I’ll never forget the first time I was at a convention sitting in the audience listening to a panel of authors answering questions. As this was during the height of the Twilight craze, one of the panelists mentioned Stephenie Meyer, almost in passing. I kid you not, when I claim that I heard no less than ten other aspiring writers around me sneer or snicker at her very mention. Jealous comments about her “luck”, her “lack of talent”, and how she “didn’t deserve” to be as successful as she were the standard.
It was a little disheartening. Instead of looking at the success of the Twilight series and trying to learn from it, a room full of aspiring writers complained about it.
Go back a decade and I can more than one of my college creative writing professors tell us how Stephen King “can’t write anything serious” or “uses the same formula in every novel, just changing the names.” He is, after all, simply “lucky” and not talented. You know, right place and right time?

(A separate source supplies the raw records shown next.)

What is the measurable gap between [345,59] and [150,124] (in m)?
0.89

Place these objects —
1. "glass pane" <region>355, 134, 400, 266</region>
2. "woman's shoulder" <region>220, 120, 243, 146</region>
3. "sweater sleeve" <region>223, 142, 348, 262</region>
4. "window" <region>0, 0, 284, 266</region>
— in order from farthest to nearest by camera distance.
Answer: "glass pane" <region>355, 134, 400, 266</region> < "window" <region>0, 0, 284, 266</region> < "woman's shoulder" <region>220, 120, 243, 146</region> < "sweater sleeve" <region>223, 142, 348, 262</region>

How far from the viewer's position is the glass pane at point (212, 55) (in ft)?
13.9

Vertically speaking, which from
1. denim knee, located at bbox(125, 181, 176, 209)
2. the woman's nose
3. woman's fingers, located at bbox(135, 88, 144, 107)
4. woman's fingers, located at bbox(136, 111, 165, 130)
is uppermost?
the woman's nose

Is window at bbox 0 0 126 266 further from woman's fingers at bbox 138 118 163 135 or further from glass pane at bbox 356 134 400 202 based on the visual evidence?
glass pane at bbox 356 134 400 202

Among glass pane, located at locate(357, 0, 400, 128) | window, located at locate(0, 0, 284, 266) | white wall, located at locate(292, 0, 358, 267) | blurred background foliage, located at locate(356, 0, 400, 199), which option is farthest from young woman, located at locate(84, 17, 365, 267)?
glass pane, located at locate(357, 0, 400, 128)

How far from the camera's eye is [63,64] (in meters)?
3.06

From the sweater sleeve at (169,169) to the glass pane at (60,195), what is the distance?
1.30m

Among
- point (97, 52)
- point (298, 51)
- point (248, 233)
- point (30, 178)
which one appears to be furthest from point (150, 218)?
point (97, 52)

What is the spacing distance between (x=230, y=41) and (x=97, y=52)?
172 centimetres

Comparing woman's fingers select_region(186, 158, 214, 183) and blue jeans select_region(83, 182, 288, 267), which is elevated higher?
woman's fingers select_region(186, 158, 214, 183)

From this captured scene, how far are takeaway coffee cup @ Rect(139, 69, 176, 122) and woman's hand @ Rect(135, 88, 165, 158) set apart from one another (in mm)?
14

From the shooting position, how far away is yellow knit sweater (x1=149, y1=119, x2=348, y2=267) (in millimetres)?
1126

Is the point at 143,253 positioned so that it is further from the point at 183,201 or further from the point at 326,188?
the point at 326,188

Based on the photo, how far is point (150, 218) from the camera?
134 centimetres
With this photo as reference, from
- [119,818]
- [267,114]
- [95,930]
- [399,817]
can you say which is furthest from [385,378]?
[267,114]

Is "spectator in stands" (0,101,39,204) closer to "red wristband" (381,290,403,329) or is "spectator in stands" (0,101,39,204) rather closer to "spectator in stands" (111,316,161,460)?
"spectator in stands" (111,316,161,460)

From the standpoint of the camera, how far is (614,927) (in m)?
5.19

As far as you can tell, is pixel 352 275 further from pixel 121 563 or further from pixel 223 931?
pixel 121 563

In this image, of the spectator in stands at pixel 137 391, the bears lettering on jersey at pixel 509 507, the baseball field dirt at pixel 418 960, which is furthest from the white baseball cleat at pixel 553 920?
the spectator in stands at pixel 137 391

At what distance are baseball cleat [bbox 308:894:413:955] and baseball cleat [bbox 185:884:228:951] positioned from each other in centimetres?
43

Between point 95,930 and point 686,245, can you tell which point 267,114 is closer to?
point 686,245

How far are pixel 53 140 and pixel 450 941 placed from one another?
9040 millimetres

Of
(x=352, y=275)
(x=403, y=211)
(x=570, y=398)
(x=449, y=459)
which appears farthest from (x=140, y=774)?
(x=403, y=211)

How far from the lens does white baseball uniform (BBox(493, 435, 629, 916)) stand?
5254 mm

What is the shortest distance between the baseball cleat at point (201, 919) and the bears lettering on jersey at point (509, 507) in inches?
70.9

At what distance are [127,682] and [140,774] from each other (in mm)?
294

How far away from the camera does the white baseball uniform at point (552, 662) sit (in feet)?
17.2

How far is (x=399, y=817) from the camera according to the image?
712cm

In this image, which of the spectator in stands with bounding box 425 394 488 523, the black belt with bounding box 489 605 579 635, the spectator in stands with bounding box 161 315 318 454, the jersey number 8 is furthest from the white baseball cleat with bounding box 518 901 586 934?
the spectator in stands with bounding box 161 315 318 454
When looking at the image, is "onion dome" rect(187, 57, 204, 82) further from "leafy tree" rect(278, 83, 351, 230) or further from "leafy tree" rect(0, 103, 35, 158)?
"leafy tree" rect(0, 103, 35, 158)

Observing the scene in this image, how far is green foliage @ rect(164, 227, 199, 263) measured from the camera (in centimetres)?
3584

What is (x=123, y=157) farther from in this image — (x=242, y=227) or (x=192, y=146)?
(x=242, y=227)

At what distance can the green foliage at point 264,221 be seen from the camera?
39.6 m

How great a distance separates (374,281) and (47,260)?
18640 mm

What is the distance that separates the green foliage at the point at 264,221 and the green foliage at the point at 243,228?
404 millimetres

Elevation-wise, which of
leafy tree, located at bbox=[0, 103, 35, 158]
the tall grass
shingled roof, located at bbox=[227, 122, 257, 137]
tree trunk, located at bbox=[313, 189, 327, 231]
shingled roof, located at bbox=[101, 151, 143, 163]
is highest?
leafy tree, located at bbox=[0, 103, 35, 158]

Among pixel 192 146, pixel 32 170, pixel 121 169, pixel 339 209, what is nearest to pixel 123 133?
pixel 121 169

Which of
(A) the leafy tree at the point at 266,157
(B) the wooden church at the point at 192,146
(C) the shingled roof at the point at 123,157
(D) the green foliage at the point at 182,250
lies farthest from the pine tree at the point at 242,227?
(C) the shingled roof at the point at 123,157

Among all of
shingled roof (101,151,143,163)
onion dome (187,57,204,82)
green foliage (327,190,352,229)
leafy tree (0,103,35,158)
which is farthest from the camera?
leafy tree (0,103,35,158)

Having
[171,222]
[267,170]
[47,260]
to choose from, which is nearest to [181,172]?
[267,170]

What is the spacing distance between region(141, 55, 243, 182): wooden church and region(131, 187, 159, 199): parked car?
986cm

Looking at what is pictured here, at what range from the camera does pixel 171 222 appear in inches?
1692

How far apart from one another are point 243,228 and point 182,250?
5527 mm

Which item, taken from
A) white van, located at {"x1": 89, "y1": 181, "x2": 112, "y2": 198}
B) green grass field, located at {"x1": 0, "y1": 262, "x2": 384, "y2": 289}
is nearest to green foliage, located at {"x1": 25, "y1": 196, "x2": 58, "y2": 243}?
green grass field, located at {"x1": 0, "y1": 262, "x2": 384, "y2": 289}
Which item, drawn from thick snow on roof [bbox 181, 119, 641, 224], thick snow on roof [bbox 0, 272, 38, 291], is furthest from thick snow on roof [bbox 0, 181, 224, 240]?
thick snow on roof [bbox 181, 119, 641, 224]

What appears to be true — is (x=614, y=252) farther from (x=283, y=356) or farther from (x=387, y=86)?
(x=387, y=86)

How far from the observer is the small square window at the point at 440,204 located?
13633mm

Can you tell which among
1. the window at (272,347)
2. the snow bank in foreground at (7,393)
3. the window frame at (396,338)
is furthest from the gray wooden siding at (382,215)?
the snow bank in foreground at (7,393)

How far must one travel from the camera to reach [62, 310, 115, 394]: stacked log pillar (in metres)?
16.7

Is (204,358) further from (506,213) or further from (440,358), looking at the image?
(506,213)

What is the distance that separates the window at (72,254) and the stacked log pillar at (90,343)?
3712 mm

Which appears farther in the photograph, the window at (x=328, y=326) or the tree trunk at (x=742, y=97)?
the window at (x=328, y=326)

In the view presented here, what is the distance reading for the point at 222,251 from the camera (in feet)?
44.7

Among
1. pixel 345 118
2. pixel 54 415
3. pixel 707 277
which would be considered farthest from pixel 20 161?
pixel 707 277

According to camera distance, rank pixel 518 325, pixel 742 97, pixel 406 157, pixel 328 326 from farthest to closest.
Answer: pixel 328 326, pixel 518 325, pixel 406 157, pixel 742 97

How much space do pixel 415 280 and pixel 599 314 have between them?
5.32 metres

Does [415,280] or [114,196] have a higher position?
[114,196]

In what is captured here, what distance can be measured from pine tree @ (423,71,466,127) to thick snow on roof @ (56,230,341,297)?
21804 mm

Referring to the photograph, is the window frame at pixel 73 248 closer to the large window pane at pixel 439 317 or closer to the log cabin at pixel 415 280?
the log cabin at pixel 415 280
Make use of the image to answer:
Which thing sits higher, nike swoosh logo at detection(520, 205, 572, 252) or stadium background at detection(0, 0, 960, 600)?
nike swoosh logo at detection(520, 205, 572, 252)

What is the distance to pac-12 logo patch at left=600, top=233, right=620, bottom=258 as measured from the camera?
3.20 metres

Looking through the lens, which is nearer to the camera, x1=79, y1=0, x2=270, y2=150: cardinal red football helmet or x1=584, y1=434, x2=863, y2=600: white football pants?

There was actually a grad student in the class who said something along the lines of “I could write like Stephen King just to sell books, but I’m not going to cheapen my writing just to make money.”
Hey, genius, if you could write like Stephen King, you would. You wouldn’t have been paying out-of-state tuition to sit in a classroom and complain about him.
Both of these flawed views of success come from a scarce mentality that tells us only a few can succeed and the ones who do do it at the expense of everyone else. It’s not like that at all. And people who think it is either need to grow up and stop thinking that way, or just give up and accept the unhappy life that comes with choosing to be a victim.
Stephen King’s success didn’t prevent Dean Koontz from selling millions of books and Stephenie Meyer’s success didn’t get in the way of The Hunger Games.
Feeling threatened by another author’s success makes about as much sense as big publishers feeling threatened by the self-publishing boom.
Successful authors (whether you consider them “good” or not) don’t take away other authors’ readers. They create new readers and all writers benefit from that.
So seriously, when you see another writer “make it,” either compliment them or shut up about it. It doesn’t matter if you think you’re better or more talented or bigger or stronger or whatever. If you waste even one second envying someone else’s success, that’s one second that isn’t being spent working on yours.
Elise Edmonds says
Great post. Authors can gain so much from working together and learning, and absolutely nothing from putting others down.
Jason Bougger says
Exactly. And that’s part of what I’m trying to accomplish with this blog. Thanks for reading!